Strategy #851
Historical vs Implied Volatility Trade
Entry Logic
- Entry trigger: A significant spread between historical volatility (HV) and implied volatility (IV).
- Confirmation: IV is much higher than HV (sell premium) or HV is much higher than IV (buy premium).
- Timeframe: Daily chart.
- Location context: Not applicable.
- Market condition: A disconnect between market expectations and reality.
Exit Logic
- Profit target: The spread between HV and IV narrows.
- Scaling out: Not applicable.
- Trailing stop: Not applicable.
- Signal failure exit: The spread continues to widen.
- Opposite signal exit: Not applicable.
- Time expiration: Exit after 30-45 days.
- Momentum loss: Not applicable.
Stop Loss Structure
- Hard stop: A predefined loss level on the options position.
- Soft stop: Not applicable.
- Max dollar loss: 2% of account capital.
- Max percent loss: 2% of account capital.
- Structural stop: Not applicable.
Risk Management Framework
- Risk per trade: 1% of account capital.
- Daily limit: Not applicable.
- Weekly limit: 5% of account capital.
- Max drawdown: 15% of account capital.
- R:R requirement: Minimum 2:1 risk-reward ratio.
Position Sizing Model
- Sizing approach: Fixed fractional sizing.

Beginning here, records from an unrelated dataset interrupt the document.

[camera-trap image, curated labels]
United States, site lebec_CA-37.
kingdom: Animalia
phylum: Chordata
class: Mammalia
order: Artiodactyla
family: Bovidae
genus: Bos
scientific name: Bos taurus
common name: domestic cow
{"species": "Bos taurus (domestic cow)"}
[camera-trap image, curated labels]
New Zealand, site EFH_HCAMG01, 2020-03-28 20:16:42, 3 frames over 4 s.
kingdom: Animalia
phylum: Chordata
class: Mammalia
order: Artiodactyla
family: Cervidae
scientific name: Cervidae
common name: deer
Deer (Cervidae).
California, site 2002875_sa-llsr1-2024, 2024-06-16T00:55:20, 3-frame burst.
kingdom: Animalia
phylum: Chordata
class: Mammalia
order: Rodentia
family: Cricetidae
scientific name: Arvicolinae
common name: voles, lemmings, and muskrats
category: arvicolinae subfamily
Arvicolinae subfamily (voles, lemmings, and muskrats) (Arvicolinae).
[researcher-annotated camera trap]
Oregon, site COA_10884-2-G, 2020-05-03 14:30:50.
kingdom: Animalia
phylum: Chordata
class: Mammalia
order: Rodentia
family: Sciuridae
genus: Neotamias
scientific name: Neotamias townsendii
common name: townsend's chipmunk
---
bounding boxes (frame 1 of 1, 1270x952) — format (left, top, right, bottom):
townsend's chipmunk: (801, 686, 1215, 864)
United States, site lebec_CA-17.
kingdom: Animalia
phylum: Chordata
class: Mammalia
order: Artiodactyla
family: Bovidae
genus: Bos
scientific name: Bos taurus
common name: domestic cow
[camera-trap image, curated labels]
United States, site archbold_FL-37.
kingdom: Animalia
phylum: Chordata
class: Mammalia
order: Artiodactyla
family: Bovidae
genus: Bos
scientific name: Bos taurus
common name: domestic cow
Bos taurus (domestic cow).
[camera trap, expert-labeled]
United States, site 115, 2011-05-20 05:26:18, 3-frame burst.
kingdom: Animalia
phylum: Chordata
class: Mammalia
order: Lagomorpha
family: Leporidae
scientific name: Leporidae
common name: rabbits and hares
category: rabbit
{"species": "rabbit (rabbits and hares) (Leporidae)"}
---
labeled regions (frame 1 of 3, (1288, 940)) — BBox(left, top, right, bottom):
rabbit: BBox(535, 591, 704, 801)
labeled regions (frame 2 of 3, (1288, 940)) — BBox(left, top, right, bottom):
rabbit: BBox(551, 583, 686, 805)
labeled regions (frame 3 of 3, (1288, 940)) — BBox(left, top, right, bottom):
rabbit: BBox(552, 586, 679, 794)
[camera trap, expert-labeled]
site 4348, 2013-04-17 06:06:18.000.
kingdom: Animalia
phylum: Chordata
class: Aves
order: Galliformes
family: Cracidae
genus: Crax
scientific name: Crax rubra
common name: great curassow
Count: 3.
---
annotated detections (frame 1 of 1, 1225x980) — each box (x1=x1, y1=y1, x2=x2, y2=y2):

- Volatility adjustment: The strategy is based on the volatility spread.
- Conviction sizing: Not applicable.
- Scaling in: Not recommended.
- Scaling out: Not recommended.
Trade Filtering
- Market conditions to avoid: When HV and IV are closely aligned.
- Specific setups required: A large spread between HV and IV.
- Instruments: Stocks and ETFs with liquid options.
- Time restrictions: Not applicable.
- Chop/news avoidance: Be aware of earnings releases and other news events.
Context Framework
- Trend direction: Not applicable.
- VWAP relationship: Not applicable.
- MA relationship: Not applicable.
- Range location: Not applicable.
- Higher TF alignment: Not applicable.
Trade Management Rules
- Breakeven: Not applicable.
- Scale out: Not applicable.
- Add size: Not applicable.
- Fast vs slow moves: This is a slow-moving trade.
Time Rules
- Optimal window: When there is a large spread between HV and IV.
- Times to avoid: When HV and IV are closely aligned.
- Session notes: Not applicable.
Setup Classification
- A+ setup: A historically large spread between HV and IV.
- A setup: A significant spread between HV and IV.
- B setup: A moderate spread between HV and IV.
- C setup: HV and IV are closely aligned.
Market Selection Criteria
- Instruments: Stocks and ETFs with liquid options.
- Volume: High volume in the underlying and its options.
- Volatility: The strategy is based on the spread between HV and IV.
Statistical Edge Metrics
- Win rate: 60-70%.
- Avg win: 2R.
- Avg loss: 1R.
- Profit factor: 1.8.
- Expectancy: 0.6R per trade.
Failure Conditions
- When strategy fails: When the spread between HV and IV continues to widen.
- Specific scenarios to avoid: Trading illiquid options.
Psychological Rules
- Mental discipline: Patience to wait for the right setup.
- Key mental discipline requirements: Discipline to stick to the plan.
Advanced Components
- Regime detection: Not applicable.
- Filters: Use a liquidity filter for options.
- Correlation: Not applicable.
- MTF alignment: Not applicable.
Location
- Where strongest: When there is a large, statistically significant spread between HV and IV.
- Where weakest: When HV and IV are in alignment.